Prompt - Output every record below exactly as it appears.

Supplied material -

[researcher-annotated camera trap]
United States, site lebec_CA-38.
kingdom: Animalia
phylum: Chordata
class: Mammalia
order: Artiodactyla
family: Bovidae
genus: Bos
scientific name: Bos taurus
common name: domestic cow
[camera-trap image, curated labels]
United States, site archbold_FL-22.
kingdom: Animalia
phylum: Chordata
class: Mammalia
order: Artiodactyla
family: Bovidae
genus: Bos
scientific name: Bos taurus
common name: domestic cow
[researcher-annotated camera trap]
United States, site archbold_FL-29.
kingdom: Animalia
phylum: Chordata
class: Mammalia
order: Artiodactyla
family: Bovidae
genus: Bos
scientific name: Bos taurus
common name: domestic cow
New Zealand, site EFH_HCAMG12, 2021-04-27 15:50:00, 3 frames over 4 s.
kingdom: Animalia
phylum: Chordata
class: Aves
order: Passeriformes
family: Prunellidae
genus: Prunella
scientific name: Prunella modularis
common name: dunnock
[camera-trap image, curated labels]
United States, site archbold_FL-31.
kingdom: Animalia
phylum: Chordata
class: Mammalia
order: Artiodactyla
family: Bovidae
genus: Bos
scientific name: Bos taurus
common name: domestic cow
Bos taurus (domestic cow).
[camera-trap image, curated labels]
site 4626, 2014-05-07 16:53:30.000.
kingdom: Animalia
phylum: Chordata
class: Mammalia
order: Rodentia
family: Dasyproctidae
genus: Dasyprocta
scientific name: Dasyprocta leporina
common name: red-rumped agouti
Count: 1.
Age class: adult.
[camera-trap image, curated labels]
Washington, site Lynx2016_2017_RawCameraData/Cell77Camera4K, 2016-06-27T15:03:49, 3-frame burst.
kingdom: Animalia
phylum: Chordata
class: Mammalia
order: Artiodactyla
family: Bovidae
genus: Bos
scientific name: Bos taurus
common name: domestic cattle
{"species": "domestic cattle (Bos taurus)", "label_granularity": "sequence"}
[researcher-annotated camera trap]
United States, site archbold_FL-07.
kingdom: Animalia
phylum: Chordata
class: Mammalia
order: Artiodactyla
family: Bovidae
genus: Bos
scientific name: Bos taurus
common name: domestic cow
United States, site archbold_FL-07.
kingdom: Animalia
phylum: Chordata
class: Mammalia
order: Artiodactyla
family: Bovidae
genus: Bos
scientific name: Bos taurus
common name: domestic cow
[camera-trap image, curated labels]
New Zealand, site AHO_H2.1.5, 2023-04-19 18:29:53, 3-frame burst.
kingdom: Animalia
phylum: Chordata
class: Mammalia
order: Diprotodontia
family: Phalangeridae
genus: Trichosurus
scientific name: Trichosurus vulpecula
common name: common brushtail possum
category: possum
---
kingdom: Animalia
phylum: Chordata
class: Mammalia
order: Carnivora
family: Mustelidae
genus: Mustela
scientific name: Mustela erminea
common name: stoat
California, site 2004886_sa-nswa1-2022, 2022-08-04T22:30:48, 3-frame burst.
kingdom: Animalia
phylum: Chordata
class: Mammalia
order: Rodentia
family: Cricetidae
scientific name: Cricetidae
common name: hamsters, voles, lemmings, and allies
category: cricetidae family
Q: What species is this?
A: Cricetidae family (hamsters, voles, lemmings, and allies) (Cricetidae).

Response box -
[researcher-annotated camera trap]
United States, site lebec_CA-38.
kingdom: Animalia
phylum: Chordata
class: Mammalia
order: Artiodactyla
family: Bovidae
genus: Bos
scientific name: Bos taurus
common name: domestic cow
[camera-trap image, curated labels]
United States, site archbold_FL-22.
kingdom: Animalia
phylum: Chordata
class: Mammalia
order: Artiodactyla
family: Bovidae
genus: Bos
scientific name: Bos taurus
common name: domestic cow
[researcher-annotated camera trap]
United States, site archbold_FL-29.
kingdom: Animalia
phylum: Chordata
class: Mammalia
order: Artiodactyla
family: Bovidae
genus: Bos
scientific name: Bos taurus
common name: domestic cow
New Zealand, site EFH_HCAMG12, 2021-04-27 15:50:00, 3 frames over 4 s.
kingdom: Animalia
phylum: Chordata
class: Aves
order: Passeriformes
family: Prunellidae
genus: Prunella
scientific name: Prunella modularis
common name: dunnock
[camera-trap image, curated labels]
United States, site archbold_FL-31.
kingdom: Animalia
phylum: Chordata
class: Mammalia
order: Artiodactyla
family: Bovidae
genus: Bos
scientific name: Bos taurus
common name: domestic cow
Bos taurus (domestic cow).
[camera-trap image, curated labels]
site 4626, 2014-05-07 16:53:30.000.
kingdom: Animalia
phylum: Chordata
class: Mammalia
order: Rodentia
family: Dasyproctidae
genus: Dasyprocta
scientific name: Dasyprocta leporina
common name: red-rumped agouti
Count: 1.
Age class: adult.
[camera-trap image, curated labels]
Washington, site Lynx2016_2017_RawCameraData/Cell77Camera4K, 2016-06-27T15:03:49, 3-frame burst.
kingdom: Animalia
phylum: Chordata
class: Mammalia
order: Artiodactyla
family: Bovidae
genus: Bos
scientific name: Bos taurus
common name: domestic cattle
{"species": "domestic cattle (Bos taurus)", "label_granularity": "sequence"}
[researcher-annotated camera trap]
United States, site archbold_FL-07.
kingdom: Animalia
phylum: Chordata
class: Mammalia
order: Artiodactyla
family: Bovidae
genus: Bos
scientific name: Bos taurus
common name: domestic cow
United States, site archbold_FL-07.
kingdom: Animalia
phylum: Chordata
class: Mammalia
order: Artiodactyla
family: Bovidae
genus: Bos
scientific name: Bos taurus
common name: domestic cow
[camera-trap image, curated labels]
New Zealand, site AHO_H2.1.5, 2023-04-19 18:29:53, 3-frame burst.
kingdom: Animalia
phylum: Chordata
class: Mammalia
order: Diprotodontia
family: Phalangeridae
genus: Trichosurus
scientific name: Trichosurus vulpecula
common name: common brushtail possum
category: possum
---
kingdom: Animalia
phylum: Chordata
class: Mammalia
order: Carnivora
family: Mustelidae
genus: Mustela
scientific name: Mustela erminea
common name: stoat
California, site 2004886_sa-nswa1-2022, 2022-08-04T22:30:48, 3-frame burst.
kingdom: Animalia
phylum: Chordata
class: Mammalia
order: Rodentia
family: Cricetidae
scientific name: Cricetidae
common name: hamsters, voles, lemmings, and allies
category: cricetidae family
Q: What species is this?
A: Cricetidae family (hamsters, voles, lemmings, and allies) (Cricetidae).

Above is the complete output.